Thomas drehte sich auf dem Absatz herum. An der Reling stand ein stämmiger Mann, der grinsend auf ihn hinab blickte.
„Vater!“
Thomas rannte den Laufgang hinauf. Morgan kam ihm entgegen. Er schloss seinen Sohn in die Arme und drückte ihn fest an sich. Es war schön, ihn nach so langer Zeit wiederzusehen. Sie lösten sich voneinander und sahen sich lächelnd an. “Es tut gut, dich zu sehen, Thomas”, sagte Morgan bewegt.
“Und es tut gut, dich zu sehen, Vater”, sagte Thomas und faste die Hände seines Vaters. “Wie ich sehe bist du wohlauf”, fuhr er fort.
“Ja. Es geht uns allen gut. Warlock auch. Er wird sich sehr freuen, dich zu sehen”, antwortete Morgan. Beim Gedanken an Warlock verdüsterte sich Thomas’ Miene. “Na, das bleibt abzuwarten, wenn ich ihm erstmal die Leviten gelesen habe. Was dachte sich der Bengel dabei, einfach abzuhauen”, schimpfte er.

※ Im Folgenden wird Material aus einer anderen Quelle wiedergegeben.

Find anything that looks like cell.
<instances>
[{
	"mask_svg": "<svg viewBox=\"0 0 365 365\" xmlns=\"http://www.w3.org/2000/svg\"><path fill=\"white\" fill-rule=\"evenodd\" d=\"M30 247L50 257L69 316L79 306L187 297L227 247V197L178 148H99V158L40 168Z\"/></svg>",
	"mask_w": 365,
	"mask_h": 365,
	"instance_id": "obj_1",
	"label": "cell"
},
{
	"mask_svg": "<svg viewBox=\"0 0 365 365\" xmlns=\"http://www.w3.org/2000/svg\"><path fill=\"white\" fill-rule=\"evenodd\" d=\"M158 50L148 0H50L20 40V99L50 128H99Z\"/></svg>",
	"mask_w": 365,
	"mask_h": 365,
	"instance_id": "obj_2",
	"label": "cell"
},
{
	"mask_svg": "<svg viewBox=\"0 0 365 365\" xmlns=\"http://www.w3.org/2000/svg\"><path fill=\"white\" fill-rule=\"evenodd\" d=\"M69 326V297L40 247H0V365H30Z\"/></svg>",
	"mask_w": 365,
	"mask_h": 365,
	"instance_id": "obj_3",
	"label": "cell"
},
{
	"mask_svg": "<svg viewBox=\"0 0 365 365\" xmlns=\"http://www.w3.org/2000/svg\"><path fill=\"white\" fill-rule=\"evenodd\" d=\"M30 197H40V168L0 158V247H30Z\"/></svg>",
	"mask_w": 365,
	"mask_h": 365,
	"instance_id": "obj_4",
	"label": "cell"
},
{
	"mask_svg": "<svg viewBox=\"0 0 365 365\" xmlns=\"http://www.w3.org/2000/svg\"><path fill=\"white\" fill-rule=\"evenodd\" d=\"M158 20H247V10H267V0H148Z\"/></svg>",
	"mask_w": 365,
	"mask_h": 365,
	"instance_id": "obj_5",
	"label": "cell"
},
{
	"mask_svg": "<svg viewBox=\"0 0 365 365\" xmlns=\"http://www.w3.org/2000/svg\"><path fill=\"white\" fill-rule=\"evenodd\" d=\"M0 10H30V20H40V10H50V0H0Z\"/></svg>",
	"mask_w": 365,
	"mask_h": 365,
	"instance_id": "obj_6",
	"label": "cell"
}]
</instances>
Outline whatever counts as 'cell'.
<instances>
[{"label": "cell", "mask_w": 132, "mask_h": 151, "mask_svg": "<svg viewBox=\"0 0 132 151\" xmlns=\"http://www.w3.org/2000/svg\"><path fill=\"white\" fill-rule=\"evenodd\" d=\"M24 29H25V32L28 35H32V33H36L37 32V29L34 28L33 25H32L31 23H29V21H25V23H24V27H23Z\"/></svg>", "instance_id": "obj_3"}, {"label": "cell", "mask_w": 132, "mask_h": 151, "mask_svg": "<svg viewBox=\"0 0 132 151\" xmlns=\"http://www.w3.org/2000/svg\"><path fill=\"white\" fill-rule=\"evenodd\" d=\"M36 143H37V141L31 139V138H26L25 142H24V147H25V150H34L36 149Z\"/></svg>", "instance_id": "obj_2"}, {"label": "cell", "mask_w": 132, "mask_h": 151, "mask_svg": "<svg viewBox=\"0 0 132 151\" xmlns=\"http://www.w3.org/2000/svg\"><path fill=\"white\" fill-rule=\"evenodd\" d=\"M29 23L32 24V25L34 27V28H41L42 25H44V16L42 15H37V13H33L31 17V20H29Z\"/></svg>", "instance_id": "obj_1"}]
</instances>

“Sei nicht zu streng mit ihm. Es war nicht zu seinem Schaden, wie du sehen wirst”, lenkte Morgan ein. Er schlug seinem Sohn auf die Schulter und sagte: “Komm, wir gehen in meine Kajüte.” Auf dem Weg dorthin fragte Thomas: “Stimmt es, was man sich im Riddlers erzählt? Ich habe wilde Geschichten gehört. Von Piraten, Engländern und einem gewaltigen Erdbeben.”
“Ja. Und das ist noch nicht alles. Du wirst staunen, was sich noch alles ereignet hat”, sagte Morgan und lachte.
Charlotte war zwar auch erst mit den anderen im Morgengrauen in die Koje gekrochen, aber schlafen konnte sie nicht. Endlich wieder zu Hause! Endlich würde sie Emma, Mozy und das Riddler’s wiedersehen. Und natürlich auch ihre anderen Freunde. Was sie denen nicht alles zu Erzählen hatte!